Ein Moment
Sie hat endlich Gelegenheit dazu ihr schwarzes, samtenes Cocktailkleid zu tragen. Dazu zwängt sie sich in ihre süßen, schwarzen Sandalen mit für sie gefährlich hohem Absatz. Aber zu welcher Gelegenheit konnte sie diese sonst anziehen?
Sie legt sich ihr silbern mit weißen Steinen verziertes Armband um und trägt am Ringfinger einen dazu passenden, schlichten und klassischen Ring mit einem weißen Stein. Verziert mit einem kleinen weißen Tropfen, der die Kette hinab hängt, sieht sie nochmals in den Spiegel, um zu entscheiden, ob sie ihre langen, rotbraunen Haare dazu zu einem Zopf zusammenbinden sollte oder ob sie die Haarpracht einfach offen lässt. Wie sie es am liebsten hat, entscheidet sie sich für Letzteres und streicht ihre Lippen mit einem tiefen Rotton nach.

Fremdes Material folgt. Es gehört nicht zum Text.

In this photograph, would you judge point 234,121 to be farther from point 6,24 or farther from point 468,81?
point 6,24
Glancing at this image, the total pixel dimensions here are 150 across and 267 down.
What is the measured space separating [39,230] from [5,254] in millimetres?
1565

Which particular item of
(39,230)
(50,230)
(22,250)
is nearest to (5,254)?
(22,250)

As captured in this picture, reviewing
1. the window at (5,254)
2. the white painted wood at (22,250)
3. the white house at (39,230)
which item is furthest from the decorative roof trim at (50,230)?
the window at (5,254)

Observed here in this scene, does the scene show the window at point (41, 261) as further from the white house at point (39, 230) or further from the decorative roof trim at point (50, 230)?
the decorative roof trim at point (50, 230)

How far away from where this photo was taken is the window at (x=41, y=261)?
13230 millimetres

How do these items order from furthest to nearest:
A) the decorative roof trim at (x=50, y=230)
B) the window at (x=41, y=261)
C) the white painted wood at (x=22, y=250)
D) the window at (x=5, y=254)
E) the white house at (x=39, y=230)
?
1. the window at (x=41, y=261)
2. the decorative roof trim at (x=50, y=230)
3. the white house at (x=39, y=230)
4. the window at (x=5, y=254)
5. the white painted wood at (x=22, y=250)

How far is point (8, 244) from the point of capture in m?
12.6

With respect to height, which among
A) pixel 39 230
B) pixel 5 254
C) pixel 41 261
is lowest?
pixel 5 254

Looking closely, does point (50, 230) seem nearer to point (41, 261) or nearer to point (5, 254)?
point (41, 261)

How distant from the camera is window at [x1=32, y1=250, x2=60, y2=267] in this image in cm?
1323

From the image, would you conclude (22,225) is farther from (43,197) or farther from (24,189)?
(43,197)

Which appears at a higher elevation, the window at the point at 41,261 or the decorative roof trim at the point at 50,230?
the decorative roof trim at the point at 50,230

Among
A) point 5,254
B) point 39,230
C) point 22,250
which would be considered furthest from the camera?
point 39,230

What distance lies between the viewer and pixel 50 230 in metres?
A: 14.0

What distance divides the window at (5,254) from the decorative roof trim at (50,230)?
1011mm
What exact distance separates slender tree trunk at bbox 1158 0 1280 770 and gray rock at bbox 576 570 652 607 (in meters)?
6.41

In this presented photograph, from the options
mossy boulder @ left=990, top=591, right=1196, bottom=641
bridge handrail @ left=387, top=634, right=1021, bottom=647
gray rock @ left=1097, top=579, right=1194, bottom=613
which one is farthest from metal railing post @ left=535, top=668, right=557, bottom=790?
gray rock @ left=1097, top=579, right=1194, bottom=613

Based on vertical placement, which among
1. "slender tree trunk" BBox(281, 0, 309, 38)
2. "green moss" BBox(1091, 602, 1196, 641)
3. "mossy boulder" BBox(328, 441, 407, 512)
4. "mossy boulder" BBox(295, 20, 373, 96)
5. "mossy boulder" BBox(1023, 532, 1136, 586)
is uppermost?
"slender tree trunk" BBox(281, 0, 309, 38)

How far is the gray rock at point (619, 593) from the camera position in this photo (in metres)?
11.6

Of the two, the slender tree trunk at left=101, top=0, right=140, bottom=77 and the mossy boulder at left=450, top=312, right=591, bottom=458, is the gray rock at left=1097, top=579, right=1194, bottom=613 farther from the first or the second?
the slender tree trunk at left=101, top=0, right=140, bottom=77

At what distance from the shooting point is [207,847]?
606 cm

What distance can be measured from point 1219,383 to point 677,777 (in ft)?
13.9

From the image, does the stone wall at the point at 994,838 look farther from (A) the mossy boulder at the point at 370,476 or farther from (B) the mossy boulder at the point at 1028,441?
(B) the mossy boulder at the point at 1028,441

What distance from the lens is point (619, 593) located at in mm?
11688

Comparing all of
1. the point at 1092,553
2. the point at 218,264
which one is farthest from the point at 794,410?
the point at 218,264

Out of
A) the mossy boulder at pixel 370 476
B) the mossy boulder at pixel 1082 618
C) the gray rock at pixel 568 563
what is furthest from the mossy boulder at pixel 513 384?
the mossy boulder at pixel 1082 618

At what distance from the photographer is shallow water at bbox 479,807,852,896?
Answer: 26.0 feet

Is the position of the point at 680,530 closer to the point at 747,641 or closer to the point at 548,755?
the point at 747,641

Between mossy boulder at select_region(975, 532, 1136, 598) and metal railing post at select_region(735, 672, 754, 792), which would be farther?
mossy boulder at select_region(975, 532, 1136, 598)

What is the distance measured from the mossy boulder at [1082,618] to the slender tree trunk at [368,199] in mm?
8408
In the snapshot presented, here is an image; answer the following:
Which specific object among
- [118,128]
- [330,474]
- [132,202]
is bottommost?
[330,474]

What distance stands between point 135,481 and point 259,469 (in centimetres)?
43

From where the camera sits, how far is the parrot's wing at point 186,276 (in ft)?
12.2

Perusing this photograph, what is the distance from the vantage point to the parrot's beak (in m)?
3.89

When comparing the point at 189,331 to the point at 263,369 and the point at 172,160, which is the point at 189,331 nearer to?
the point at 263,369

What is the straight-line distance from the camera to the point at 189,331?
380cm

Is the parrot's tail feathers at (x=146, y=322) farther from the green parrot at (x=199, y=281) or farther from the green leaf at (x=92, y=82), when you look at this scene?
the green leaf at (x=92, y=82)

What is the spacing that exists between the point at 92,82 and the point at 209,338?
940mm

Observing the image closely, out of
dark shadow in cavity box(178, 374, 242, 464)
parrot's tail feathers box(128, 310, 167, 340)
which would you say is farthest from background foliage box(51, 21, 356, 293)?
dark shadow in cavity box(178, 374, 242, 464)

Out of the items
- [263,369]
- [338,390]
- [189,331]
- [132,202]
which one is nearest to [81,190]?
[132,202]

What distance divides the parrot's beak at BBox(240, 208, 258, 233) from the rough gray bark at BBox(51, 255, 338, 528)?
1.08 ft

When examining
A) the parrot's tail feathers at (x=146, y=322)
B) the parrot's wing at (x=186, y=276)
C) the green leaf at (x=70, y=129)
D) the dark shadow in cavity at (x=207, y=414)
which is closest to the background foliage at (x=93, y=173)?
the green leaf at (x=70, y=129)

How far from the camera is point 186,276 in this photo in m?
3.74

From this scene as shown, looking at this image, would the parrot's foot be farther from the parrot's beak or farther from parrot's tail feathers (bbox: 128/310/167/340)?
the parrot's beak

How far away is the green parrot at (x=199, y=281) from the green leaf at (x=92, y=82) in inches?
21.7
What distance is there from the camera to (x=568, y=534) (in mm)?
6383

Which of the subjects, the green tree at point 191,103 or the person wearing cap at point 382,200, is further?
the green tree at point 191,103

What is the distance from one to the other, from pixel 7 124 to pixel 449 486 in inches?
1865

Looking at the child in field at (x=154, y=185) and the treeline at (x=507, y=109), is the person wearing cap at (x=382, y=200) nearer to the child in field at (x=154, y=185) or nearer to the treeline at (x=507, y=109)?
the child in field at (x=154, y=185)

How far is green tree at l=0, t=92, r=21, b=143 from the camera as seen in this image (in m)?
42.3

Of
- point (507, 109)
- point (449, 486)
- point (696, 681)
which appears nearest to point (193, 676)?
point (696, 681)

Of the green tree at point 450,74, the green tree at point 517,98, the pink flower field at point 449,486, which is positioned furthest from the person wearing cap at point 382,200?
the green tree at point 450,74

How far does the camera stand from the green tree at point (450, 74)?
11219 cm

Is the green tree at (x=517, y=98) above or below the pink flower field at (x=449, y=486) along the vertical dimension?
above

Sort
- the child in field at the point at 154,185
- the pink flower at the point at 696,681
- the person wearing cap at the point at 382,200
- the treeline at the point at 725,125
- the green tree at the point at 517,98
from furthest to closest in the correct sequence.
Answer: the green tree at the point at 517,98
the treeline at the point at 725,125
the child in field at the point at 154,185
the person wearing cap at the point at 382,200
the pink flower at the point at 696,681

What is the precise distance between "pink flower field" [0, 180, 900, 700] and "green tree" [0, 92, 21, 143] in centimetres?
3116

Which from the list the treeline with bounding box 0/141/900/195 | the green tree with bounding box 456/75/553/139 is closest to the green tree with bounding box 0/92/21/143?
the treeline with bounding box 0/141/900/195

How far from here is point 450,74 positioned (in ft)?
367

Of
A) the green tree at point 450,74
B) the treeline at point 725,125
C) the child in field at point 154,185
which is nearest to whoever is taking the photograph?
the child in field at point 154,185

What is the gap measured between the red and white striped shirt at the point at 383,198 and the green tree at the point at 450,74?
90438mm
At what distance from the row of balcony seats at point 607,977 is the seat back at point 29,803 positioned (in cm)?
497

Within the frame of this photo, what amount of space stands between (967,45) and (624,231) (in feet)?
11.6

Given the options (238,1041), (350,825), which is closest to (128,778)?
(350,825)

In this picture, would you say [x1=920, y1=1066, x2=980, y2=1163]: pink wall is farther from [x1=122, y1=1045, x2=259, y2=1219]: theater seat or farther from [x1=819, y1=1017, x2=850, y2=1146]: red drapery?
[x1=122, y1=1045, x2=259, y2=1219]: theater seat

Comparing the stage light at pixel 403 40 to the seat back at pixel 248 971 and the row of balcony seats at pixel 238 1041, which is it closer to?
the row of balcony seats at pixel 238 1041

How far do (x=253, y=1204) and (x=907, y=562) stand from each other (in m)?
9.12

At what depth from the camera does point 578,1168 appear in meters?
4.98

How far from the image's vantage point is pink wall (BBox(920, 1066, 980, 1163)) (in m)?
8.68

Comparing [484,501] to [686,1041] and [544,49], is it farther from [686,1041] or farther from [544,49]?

Einen Blick auf die massive, dunkle Standuhr aus Mahagoni verrät ihr beim Hinausgehen des Badezimmers und Eintreten ins Wohnzimmer, dass es jeden Moment so weit sein konnte.
Ihre Großmutter wartet voller Stolz an einem Stuhl lehnend und schenkt ihr ein zufriedenes Lächeln. „Du siehst toll aus!“, sagt sie mit einer Ehrlichkeit, die Alice aus ihrer Unsicherheit wirft. „Danke.“, gibt sie zurück und zeigt die Andeutung eines Lächelns.
Wie aufs Stichwort ertönt eine Autohupe, die auf Antwort hofft und Alice schnappt sich ihre kleine, rote Handtasche, umarmt ihre Großmutter zum Abschied und saust dann zur Tür hinaus.
Die Autotür öffnet sich und ihr bester Freund Sebastian steigt aus, um sie hinten einsteigen zu lassen. Auf dem Beifahrersitz wartet bereits ihre beste Freundin Ray ungeduldig und mit einem gespielt genervtem Lächeln auf sie.
Alice saust los und nimmt auf dem hinteren Sitz des silbernen Hondas Platz.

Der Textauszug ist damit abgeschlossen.